Avaliação objetiva do alinhamento entre os acionistas e o negócio familiar

Face ao que se referiu, é fundamental avaliar periodicamente o alinhamento entre os membros da família acionista e aquilo que a empresa familiar representa em termos de propósito, atributos, valores, objetivos e exigências de gestão. Essa avaliação passa por dar resposta a três simples questões, das quais derivam importantes implicações...

  1. A família é a melhor gestora deste negócio? Se não, encontre outros que tenham as habilidades e os valores para lhe oferecer as melhores condições de gestão. Os membros da família podem continuar a ser proprietários do negócio e provavelmente poderão ter condições para uma contribuição eficaz para a empresa como membros do conselho de administração ou noutras funções importantes.
  2. A família é a melhor proprietária deste negócio? Temos os recursos (capital, alianças) para apoiar o desenvolvimento deste negócio e as competências e atitudes (perseverança, foco na qualidade, abertura ao risco, espírito de sacrifício) necessárias para ter sucesso nesta indústria? Se a família claramente não pode apoiar o negócio na próxima etapa do jogo, ela precisa considerar a parceria com outras pessoas que tenham as habilidades e recursos necessários. Ou deveria sair desta indústria. A família pode ser um bom proprietário, capaz de suportar os requisitos básicos do negócio, mas não o melhor proprietário porque outros poderiam explorá-lo com maior sucesso. Esta é sempre a situação mais difícil de avaliar porque pode ser afetada pelo orgulho ou pela tradição sobre as qualificações da sua família como proprietário, mas a objetividade é essencial.
  3. Este negócio está a produzir retornos adequados para a família? Possuir (e especialmente administrar) um negócio tem custos e benefícios para uma família – financeiros, psicológicos e relacionais. Para permanecer numa empresa, os benefícios de possuir e gerir essa empresa devem ser superiores aos custos durante um período razoável. Além disso, o retorno acionista deve suficientemente alto para estimular a sua permanência na empresa e superior a aplicações alternativas do seu capital – se os recursos e esforços da família fossem aplicados noutra direção, seriam os retornos maiores?

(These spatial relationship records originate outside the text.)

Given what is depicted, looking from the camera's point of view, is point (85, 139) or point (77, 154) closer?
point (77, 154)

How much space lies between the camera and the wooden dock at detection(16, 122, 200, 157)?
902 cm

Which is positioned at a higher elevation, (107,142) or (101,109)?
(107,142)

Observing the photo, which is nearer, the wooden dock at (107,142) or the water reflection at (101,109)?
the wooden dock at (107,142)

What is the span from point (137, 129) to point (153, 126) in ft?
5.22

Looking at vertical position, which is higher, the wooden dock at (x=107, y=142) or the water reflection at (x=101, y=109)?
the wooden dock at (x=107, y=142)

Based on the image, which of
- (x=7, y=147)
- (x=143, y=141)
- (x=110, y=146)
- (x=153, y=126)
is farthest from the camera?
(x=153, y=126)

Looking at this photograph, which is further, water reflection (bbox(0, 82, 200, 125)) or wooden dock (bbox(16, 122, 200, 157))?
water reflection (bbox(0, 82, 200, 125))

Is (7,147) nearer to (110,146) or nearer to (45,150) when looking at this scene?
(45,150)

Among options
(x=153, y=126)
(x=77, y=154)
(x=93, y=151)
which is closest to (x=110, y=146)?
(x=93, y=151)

Face à rapidez de mudança dos contextos competitivos em praticamente qualquer indústria, é importante e saudável desenvolver esta avaliação de dois em dois ou de três em três anos, com a contribuição de conselheiros externos próximos, proprietários-chave e do Conselho de Administração. E com uma absoluta garantia de transparência e objetividade.

Empresa familiar
Empresa familiar créditos: DALL-E

E afinal de contas, como avaliar se faz sentido ou não vender ?

Tomar a decisão de vender ou manter uma empresa familiar envolve alinhar os interesses dos principais intervenientes do contexto da empresa: os acionistas (que tomam a decisão), os líderes empresariais, os membros do conselho de administração e finalmente os membros da família. Cada um terá a sua perspetiva, os seus interesses e os seus métodos de raciocínio próprios e é, naturalmente, essencial entender esse posicionamento a nível individual para capturar bem os seus interesses e motivações para vender ou manter o negócio. Para ajudar a sistematizar a questão propomos o que são, na nossa ótica, os principais fatores que estimulam a venda da empresa... e aqueles que favorecem o contrário.

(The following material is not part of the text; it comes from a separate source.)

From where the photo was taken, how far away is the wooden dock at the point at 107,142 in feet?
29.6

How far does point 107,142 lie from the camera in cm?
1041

Os cinco fatores que estimulam a venda da empresa familiar

  1. Considerações financeiras
  • Desejo de monetizar o valor de um negócio.
  • Desejo de aproveitar uma oferta com um preço de venda atrativo.
  • Existência de outras oportunidades de negócio interessantes que exigem capital e atenção, tornando a venda do negócio atual atraente.
  1. Desempenho
  • Forte desempenho empresarial que suporta um preço de venda elevado mas que pode não ser sustentável.
  • Risco de fraco desempenho da empresa ou retração patrimonial no futuro.
  • Dividendos fracos ameaçam a liquidez dos acionistas.
  1. Questões de propriedade
  • Afastamento dos acionistas da empresa causados por fatores já referidos.
  • Conflitos familiares causados pelo negócio ou dentro dele próprio.
  • Proprietários que colocam os seus interesses acima do interesse da família.
  • Os acionistas não se sentem respeitados pela gestão executiva.
  1. Questões de liderança
  • Ausência de envolvimento da família no acompanhamento do negócio.
  • Falta de capacidade de afirmação e liderança do líder executivo.
  1. Questões familiares
  • Necessidades de liquidez na família.
  • Falta de interesse no negócio por parte da próxima geração.
  • A empresa não segue os valores familiares ou prejudica a imagem da família.

Os fatores que estimulam a  manutenção da empresa nas mãos da família

  1. Considerações financeiras
  • Forte vantagem competitiva do negócio em relação aos concorrentes.
  • Ofertas potenciais abaixo do justo valor.
  1. Desempenho
  • Forte desempenho financeiro e crescimento sustentado do negócio.
  • Capacidade de distribuir dividendos atraentes.
  • Fé na capacidade de acionistas e gestão fazerem ainda melhor, sustentar o negócio e garantir que seja igualmente bem-sucedido no futuro.
  1. Questões de propriedade
  • A empresa mantém uma comunicação adequada com os acionistas.
  • Os acionistas sentem-se respeitados pela empresa.
  1. Questões de liderança
  • Histórico de liderança familiar do negócio longa e bem-sucedida.
  • Processo de sucessão robusto e com bons resultados.
  • Envolvimento da família em posições executivas.
  1. Questões familiares
  • A liquidez é adequada às necessidades das famílias.
  • Orgulho da família no negócio e na sua reputação, defendendo o nome da família.
  • A empresa coloca em prática os valores e a imagem da família.
  • Forte interesse no negócio por parte da próxima geração.
  • Forte historial de propriedade familiar e sensação de que vender a empresa violaria os princípios familiares e o legado das gerações anteriores.
  • Importância da empresa para o estatuto social da família (ex. filantropia).
  • Receio de que vender o negócio venha a prejudicar a imagem da família.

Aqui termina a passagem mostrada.